╭─ SUPPLIED RECORDS

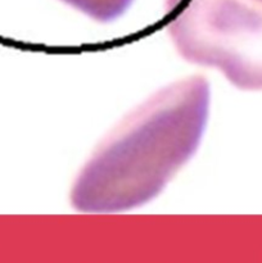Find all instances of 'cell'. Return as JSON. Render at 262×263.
Masks as SVG:
<instances>
[{"label":"cell","mask_w":262,"mask_h":263,"mask_svg":"<svg viewBox=\"0 0 262 263\" xmlns=\"http://www.w3.org/2000/svg\"><path fill=\"white\" fill-rule=\"evenodd\" d=\"M98 22H110L122 15L133 0H62Z\"/></svg>","instance_id":"obj_3"},{"label":"cell","mask_w":262,"mask_h":263,"mask_svg":"<svg viewBox=\"0 0 262 263\" xmlns=\"http://www.w3.org/2000/svg\"><path fill=\"white\" fill-rule=\"evenodd\" d=\"M254 2H258V3H261V4H262V0H254Z\"/></svg>","instance_id":"obj_4"},{"label":"cell","mask_w":262,"mask_h":263,"mask_svg":"<svg viewBox=\"0 0 262 263\" xmlns=\"http://www.w3.org/2000/svg\"><path fill=\"white\" fill-rule=\"evenodd\" d=\"M210 105L202 77L170 86L134 112L92 154L72 189L81 211H122L154 199L200 144Z\"/></svg>","instance_id":"obj_1"},{"label":"cell","mask_w":262,"mask_h":263,"mask_svg":"<svg viewBox=\"0 0 262 263\" xmlns=\"http://www.w3.org/2000/svg\"><path fill=\"white\" fill-rule=\"evenodd\" d=\"M167 30L188 61L215 67L243 90H262V4L167 0Z\"/></svg>","instance_id":"obj_2"}]
</instances>
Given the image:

╰─

Copy the lines from the start of the records through the line containing "<instances>", keeping every character as it is and leaving the pictures out of your answer.

_RESPONSE BELOW_.
Find all instances of 'cell'. Return as JSON. Render at 262×263.
Masks as SVG:
<instances>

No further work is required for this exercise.